### Dimensionality Reduction

- To reduce the number of features present in the data means Dimensionality Reduction
- There are 2 types :
       a. Principal Component Analysis
       b. Linear Discriminant Analysis
- Working: Derive a new set of features(m) out of the original features available in the data(n)
- m < n
- The focus again is to maintain accuracy

In [1]:
import pandas as pd
import numpy as np
import matplotlib.pyplot as plt
import seaborn as sns
import warnings
warnings.filterwarnings('ignore')

In [2]:
data = sns.load_dataset('iris')
data.head()

Unnamed: 0,sepal_length,sepal_width,petal_length,petal_width,species
0,5.1,3.5,1.4,0.2,setosa
1,4.9,3.0,1.4,0.2,setosa
2,4.7,3.2,1.3,0.2,setosa
3,4.6,3.1,1.5,0.2,setosa
4,5.0,3.6,1.4,0.2,setosa


## Seperate X and y

In [3]:
X = data.drop('species', axis = 1)
y = data['species']

## Split the data into train_test_split

In [4]:
from sklearn.model_selection import train_test_split
X_train, X_test, y_train, y_test = train_test_split(X, y, test_size = 0.25, random_state = 0)

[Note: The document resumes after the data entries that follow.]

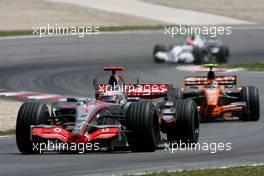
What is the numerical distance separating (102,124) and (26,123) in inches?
51.5

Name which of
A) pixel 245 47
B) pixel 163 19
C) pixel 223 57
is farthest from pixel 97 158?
pixel 163 19

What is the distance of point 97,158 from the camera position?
1644 cm

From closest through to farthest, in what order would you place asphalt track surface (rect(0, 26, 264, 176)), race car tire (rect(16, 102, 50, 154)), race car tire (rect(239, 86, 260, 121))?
asphalt track surface (rect(0, 26, 264, 176)) → race car tire (rect(16, 102, 50, 154)) → race car tire (rect(239, 86, 260, 121))

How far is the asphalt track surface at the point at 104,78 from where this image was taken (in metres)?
15.6

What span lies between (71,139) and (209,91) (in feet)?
26.1

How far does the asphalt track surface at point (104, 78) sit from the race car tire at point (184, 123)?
2.77 feet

## Encoding the species column of the data

In [5]:
dic = {'setosa' : 0, 'virginica' : 1, 'versicolor' : 2}
y = y.replace(dic)
y

0      0
1      0
2      0
3      0
4      0
      ..
145    1
146    1
147    1
148    1
149    1
Name: species, Length: 150, dtype: int64

## Apply Log Reg on the data

In [6]:
from sklearn.linear_model import LogisticRegression
lr = LogisticRegression()
lr

In [7]:
lr.fit(X_train, y_train)

In [8]:
y_pred = lr.predict(X_test)

In [9]:
from sklearn.metrics import accuracy_score
accuracy_score(y_pred, y_test)

0.9736842105263158

## Apply Principal Component Analysis to reduce the number of features in the data

In [10]:
from sklearn.decomposition import PCA
pca = PCA(n_components = 2)    ## Derive 2 new columns from of 4 columns present in the data
pca

In [11]:
res = pca.fit_transform(X)
res

array([[-2.68412563,  0.31939725],
       [-2.71414169, -0.17700123],
       [-2.88899057, -0.14494943],
       [-2.74534286, -0.31829898],
       [-2.72871654,  0.32675451],
       [-2.28085963,  0.74133045],
       [-2.82053775, -0.08946138],
       [-2.62614497,  0.16338496],
       [-2.88638273, -0.57831175],
       [-2.6727558 , -0.11377425],
       [-2.50694709,  0.6450689 ],
       [-2.61275523,  0.01472994],
       [-2.78610927, -0.235112  ],
       [-3.22380374, -0.51139459],
       [-2.64475039,  1.17876464],
       [-2.38603903,  1.33806233],
       [-2.62352788,  0.81067951],
       [-2.64829671,  0.31184914],
       [-2.19982032,  0.87283904],
       [-2.5879864 ,  0.51356031],
       [-2.31025622,  0.39134594],
       [-2.54370523,  0.43299606],
       [-3.21593942,  0.13346807],
       [-2.30273318,  0.09870885],
       [-2.35575405, -0.03728186],
       [-2.50666891, -0.14601688],
       [-2.46882007,  0.13095149],
       [-2.56231991,  0.36771886],
       [-2.63953472,

## Convert PCA output to a DataFrame

In [12]:
pca_data = pd.DataFrame(res, columns = ['PC1', 'PC2'])
pca_data['Species'] = y
pca_data

Unnamed: 0,PC1,PC2,Species
0,-2.684126,0.319397,0
1,-2.714142,-0.177001,0
2,-2.888991,-0.144949,0
3,-2.745343,-0.318299,0
4,-2.728717,0.326755,0
...,...,...,...
145,1.944110,0.187532,1
146,1.527167,-0.375317,1
147,1.764346,0.078859,1
148,1.900942,0.116628,1


## Seperate X and y

In [13]:
X = pca_data.drop('Species', axis = 1)
y = pca_data['Species']

## split the data using train_test_split

In [14]:
from sklearn.model_selection import train_test_split
X_train, X_test, y_train, y_test = train_test_split(X, y, test_size = 0.25, random_state = 0)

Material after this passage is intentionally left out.